Channel Shesh is an autonomous broadcast system: an alert event arrives, a pipeline of vision, transcription, LLM script generation, and dual-voice TTS produces a bilingual segment, and OBS automation puts two AI hosts on air — sub-eight seconds end to end. Toggle sidenote The information the public needs — what region, what to do, what’s known — exists in structured form in the alert API seconds before anyone can read it aloud. The latency is not a model problem; it is a pipeline-composition problem. Human presenters need minutes to produce a script that matches that latency budget, which is the engineering problem the system was built to close.

What it does

Channel Shesh listens to the Pikud HaOref siren API, pulls context from social-media clips, and puts two AI hosts on air with a bilingual script in under eight seconds. A FastAPI orchestrator runs the pipeline; OBS WebSocket v5 handles scene switching, overlays, and clip playback; two distinct Hebrew voices — Dana (urgent, energetic) and Omer (analytical, slower) — carry the dialogue.

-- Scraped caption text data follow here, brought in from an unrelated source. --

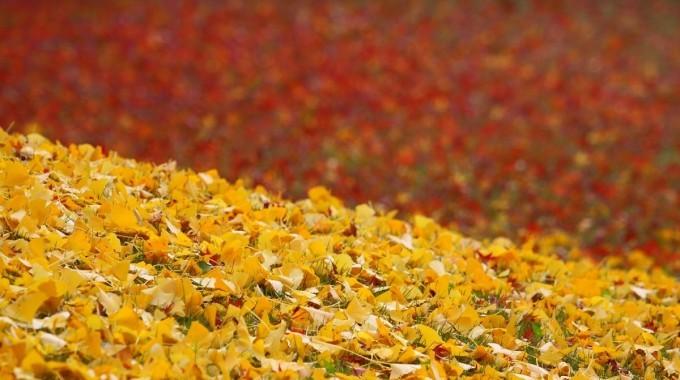 Listi Podzim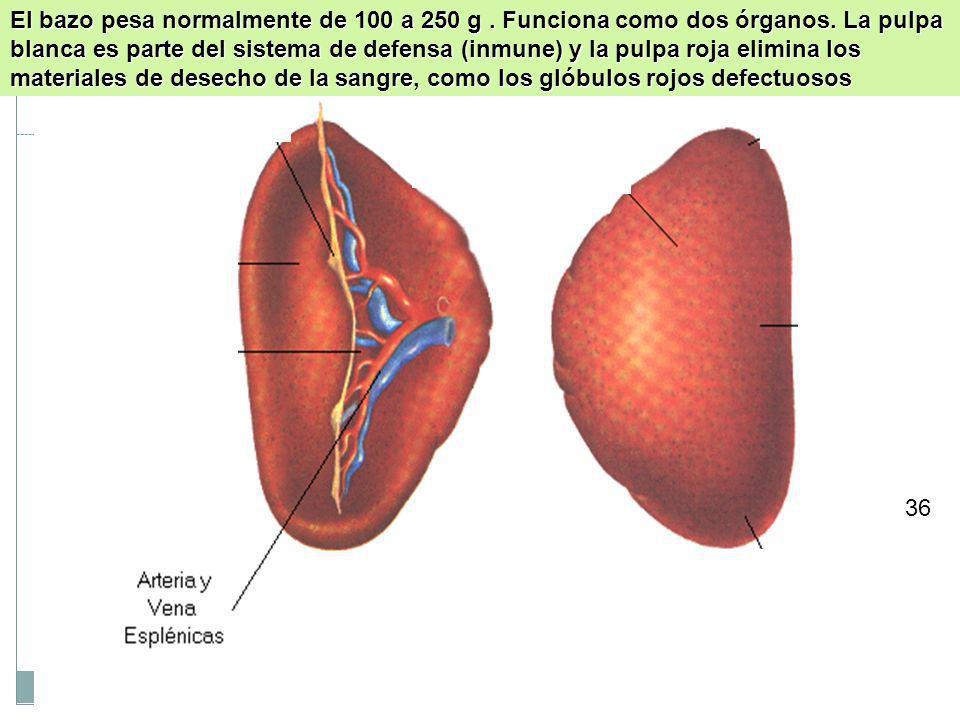 29 HIGADO Y VESÍCULA BILIAR: el hígado y la vesícula biliar no entran en contacto directo con los alimentos, aunque son vitales para digerirlos. El hí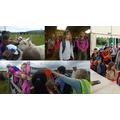 Day 2 - Donkey Sanctuary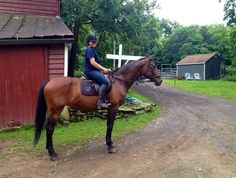 One of our interns, Kate, with Portia today. Educational Programs, Horses, Animals, Animales, Animaux, Animal, Animais, Horse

The two-host pattern is not cosmetic. Scripted dialogue between disagreeing personalities reads very differently from single-voice narration, and it gives the system room to handle uncertainty (“we don’t have confirmation yet”) without breaking pace.

Hard parts

Sub-8 s, end to end. FastAPI receives the alert event and runs a fixed pipeline: fetch social clip → extract keyframes → Gemini Vision describes frames → Whisper transcribes audio → Gemini Flash generates a dual-host script (JSON-structured output) → Edge TTS renders both voices → OBS switches scene and plays. Vision and transcription run in parallel over the same clip; both finish in ~2 s, then feed the script generator together.

Memory that stays coherent across a broadcast

Redis holds a 20-segment short-term conversation buffer that gets injected into every script-generation prompt, so the hosts stay coherent across a broadcast. Per-host ChromaDB collections store “memorable facts” extracted from prior episodes — that’s what lets Dana call back to something Omer said a week ago. Two-tier memory, short and long, one fingerprint-cached voice-line layer underneath.

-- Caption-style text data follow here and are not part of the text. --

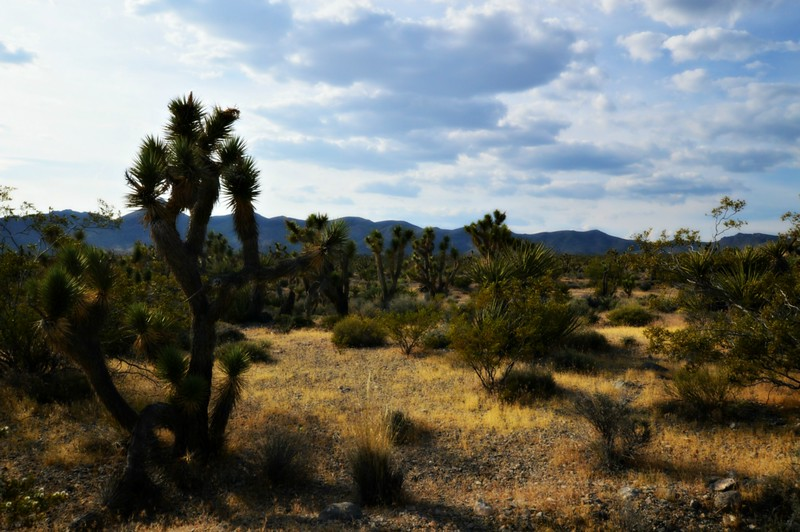 Joshua Tree Forest in the Spring Mountains Nevada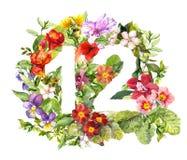 Blom- nummer 12 tolv från lösa blommor och örten vattenfärg stock illustrationer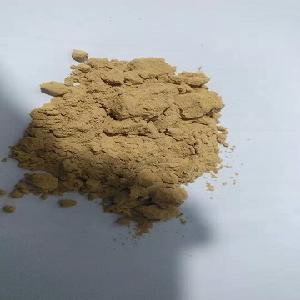 Factory Supply Natural free sample Kakadu Plum Extract 10% Vitamin C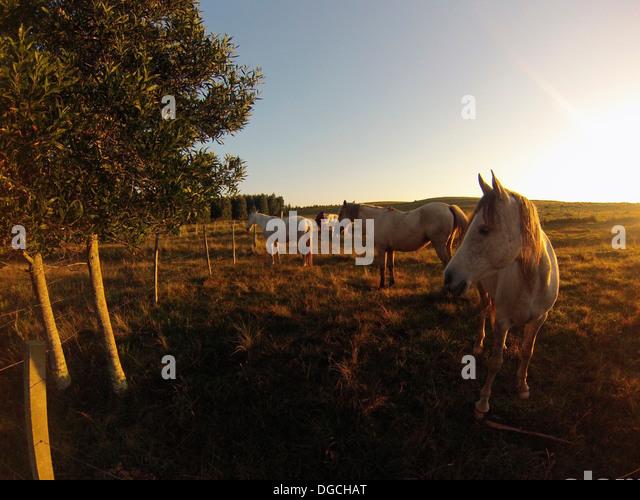 Criollo horses in sunlit field, Uruguay - Stock Image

The gap between segments. Transition phrases — “moving on,” “back to you,” handoffs, de-escalations — are fingerprinted by MD5 and cached, 200-file LRU. Cache hit rate on transitions sits around 60%. Segment N+1 is pre-generated while segment N is playing; the gap between segments is effectively invisible.

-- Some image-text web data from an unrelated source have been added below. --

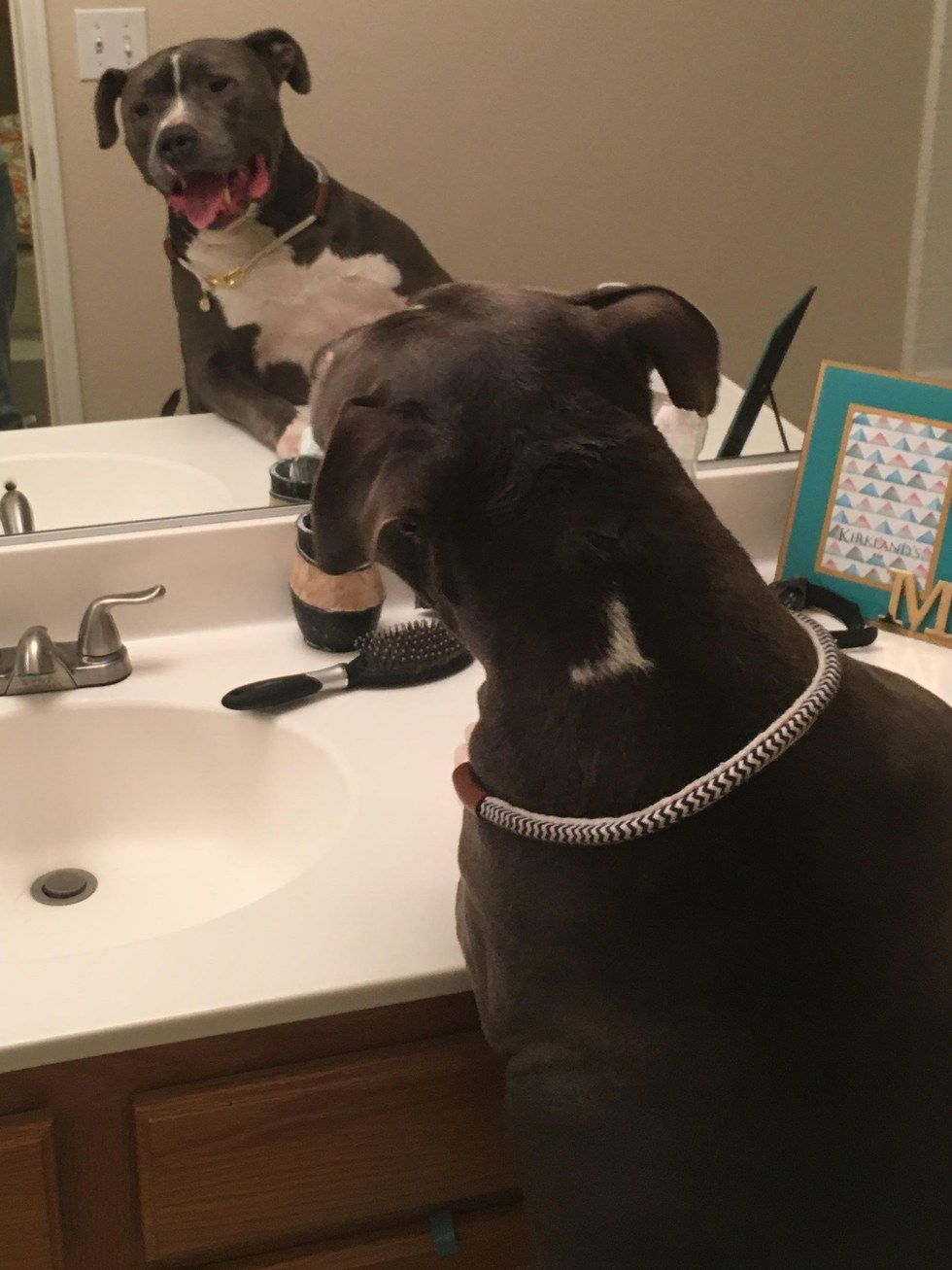 Blue King checking himself out in the mirror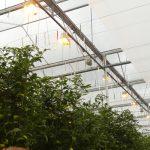 Doświetlana uprawa w szklarniach firmy Solyco (AW)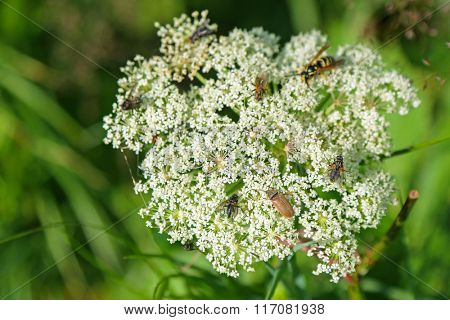 Soft focus of many bugs, insects visiting Queen Anne s Lace white flowers during Summer
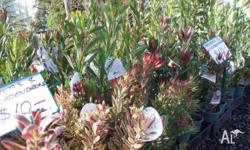 Proteas and Leucadendrons available in 15cm pots $10.00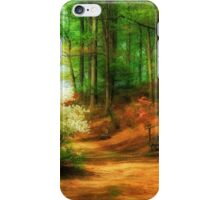 Favorite Path iPhone Case/Skin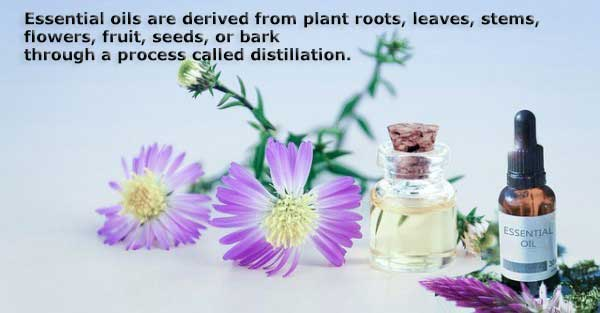 Essential Oils are derived from plants.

OBS as a remote scene graph. Four scenes — Idle, AlertMain, Breaking, FullClip — switched programmatically over WebSocket v5. Dynamic text overlays update mid-scene; no manual operator touching the mixer. Getting WebSocket v5 semantics right was harder than the TTS or the LLM work; OBS’s wire protocol has sharp edges around scene-item identity across reload.

Failure modes for a broadcast system. Circuit breakers between every external service, graceful fallbacks when Gemini is slow or a clip fails to download, a producer dashboard that lets a human trigger or kill a segment from the browser. Ugly-mode matters more than happy-path when the topic is a live siren.

Result

Development / demo state — not live on broadcast yet. End-to-end runs cleanly from mock alerts.

Eight seconds is the whole constraint. It rules out a human in the loop and most of the architectures you’d reach for first — which is why the interesting work is in the pre-generation and the circuit breakers, not the models. 114 pytest tests, and a producer dashboard that looks a lot like an emergency-room monitor.